Not really.  I just had this character in mind, a lovable charming and funny woman who could talk people into seeing things her way, even when her way is slightly over-the-top and outrageous.   

  1. You grew up for a time in the South, but ended up moving around a lot. Do you consider yourself a Southerner? 

Because we moved so often, I never feel like an insider, no matter where I live.   Technically, I’ve lived in the South long enough to say I belong, but I have a feeling a real southerner can count her grandaddy’s grandaddy’s people having come from the same place so far back there are quill marks naming the town in the family bible. 

  1. Would you ever create or sign a codicil like the one Penelope draws up for her husband? 

This is the sixty-four thousand dollar question.  What intrigues me about this codicil is it’s so wrong and yet, so right.  If you’re thinking about young children, who could you imagine to better protect them than your most trusted girlfriend?  And yet, how would I feel if my husband asked me to sign a similar document but where the committee was made up of his best friends?  Suddenly I can imagine feeling just the slightest bit uncomfortable.  Insulted even!   

  1. One of the driving issues of the novel is Tessa’s eating disorder. What kind of research did you do to understand this illness, and what would you like your readers to take from Tessa’s plight? 

I’ve known three teenage anorectics, all children of close friends.  One of those girls has grown up to earn a master’s degree in Nutrition from Tufts University.  She’s been extremely generous in sharing her story and her insights with me.  I also read scores of books and articles on eating disorders and consulted a psychologist friend at FSU when I had questions I couldn’t answer on my own.  What’s most important to understand is that anorexia is very complicated.  It’s not so simple as “thin people thinking they’re fat.”  There’s a whole system of cues and triggers that become obsessive and oppressive.  Clearly it has something to do with control, but it’s not easy to decipher or to treat. 

  1. Siobhan is one of the most complex characters in the book. What were your feelings for her as you were writing the book? Ultimately, how would you like your readers to judge Siobhan? 

Siobhan is limited by her need to create a perfectly-controlled universe.  Everything bad that’s happened to her has been used as justification for not trusting anyone else, and for putting up defenses.  She’s bent on being perfect, on not breaking rules, but what she doesn’t understand is that by shutting herself off from compassion, she’s ultimately the loser.  Without empathy, and humility, it’s impossible to grow, to experience grace, much less wonder.   I just keep thinking of bark on a plant that’s gotten so thick, nothing can make it’s way through, not sunlight, not water. 

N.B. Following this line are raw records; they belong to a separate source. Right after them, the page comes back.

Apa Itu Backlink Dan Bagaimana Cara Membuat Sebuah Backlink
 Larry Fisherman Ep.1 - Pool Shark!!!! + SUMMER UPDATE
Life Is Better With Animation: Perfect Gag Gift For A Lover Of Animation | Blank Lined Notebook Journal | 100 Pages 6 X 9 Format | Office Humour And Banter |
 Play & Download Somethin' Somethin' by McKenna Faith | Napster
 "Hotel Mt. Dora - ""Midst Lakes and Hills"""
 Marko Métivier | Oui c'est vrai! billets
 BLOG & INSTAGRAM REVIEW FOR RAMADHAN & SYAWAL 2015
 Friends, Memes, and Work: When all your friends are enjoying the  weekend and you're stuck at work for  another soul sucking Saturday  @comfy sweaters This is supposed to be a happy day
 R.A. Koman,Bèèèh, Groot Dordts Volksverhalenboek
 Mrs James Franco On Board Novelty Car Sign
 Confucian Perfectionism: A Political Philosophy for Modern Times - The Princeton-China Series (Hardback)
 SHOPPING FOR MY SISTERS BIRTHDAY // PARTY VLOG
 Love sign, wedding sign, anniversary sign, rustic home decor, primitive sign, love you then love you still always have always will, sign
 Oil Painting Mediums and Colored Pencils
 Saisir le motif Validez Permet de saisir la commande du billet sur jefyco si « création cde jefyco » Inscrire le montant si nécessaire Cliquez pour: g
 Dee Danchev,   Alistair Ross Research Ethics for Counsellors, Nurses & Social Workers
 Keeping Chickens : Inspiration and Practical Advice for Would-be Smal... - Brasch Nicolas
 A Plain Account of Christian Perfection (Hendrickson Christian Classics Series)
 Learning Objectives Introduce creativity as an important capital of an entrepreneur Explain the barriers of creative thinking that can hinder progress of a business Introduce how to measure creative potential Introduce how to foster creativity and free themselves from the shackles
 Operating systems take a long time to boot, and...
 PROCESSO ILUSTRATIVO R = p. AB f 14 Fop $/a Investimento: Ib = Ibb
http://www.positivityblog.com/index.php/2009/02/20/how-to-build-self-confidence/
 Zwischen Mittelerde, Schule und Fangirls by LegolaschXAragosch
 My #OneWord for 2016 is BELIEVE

  1. You grew up in a family of 10 kids. How did that affect the way you wrote about Tessa and June’s relationship? 

It just seems natural to me, to recreate the bond between sisters.  

Do you have a close sibling relationship like they do?  

Absolutely.  We’re all close in different ways, but there is a certain protectiveness I feel for my siblings, and they for me.  We also suffered through my brother Tommy’s death, and I think that made us tighter as a group and more likely to treasure our time together.

7. What kind of research did you do for the financial fraud plotline in the book?    

When I was thinking about the South, and my characters, I was driving back and forth from Tallahassee to Atlanta quite a bit.  Every small town I went through seemed to have the same oversized billboards or banners across storefronts: huge, technicolored and often, the only sign of life on the street: TITLE LOANS!  PAYDAY LOANS!  When I began researching these ‘industries’ on the Web, I found out how pernicious the loan terms were, and how trapped the customer becomes in a cycle of debt.  From there I became fascinated in ‘fine print’ and how it can represent all these obligations that have become woven together over time. 

Was this a part of the book when you initially began writing?  

Yes.  I finished the novel in June of 2007, well before the subprime crisis was a household word.   

Did the current economic crisis influence you at all?   Well, when I used to talk about the research I was doing, I think people thought I was exaggerating the extent to which people could be duped into signing documents they couldn’t understand.  Most signers assumed that these contracts wouldn’t be standard unless they’d been vetted by lots of consumers before them.  It turns out, the terms were being racheted up over time without anyone making a fuss about them.  I do remember Alan Greenspan saying fairly recently that even with his knowledge, he found mortgages almost inpenetrably difficult to understand.   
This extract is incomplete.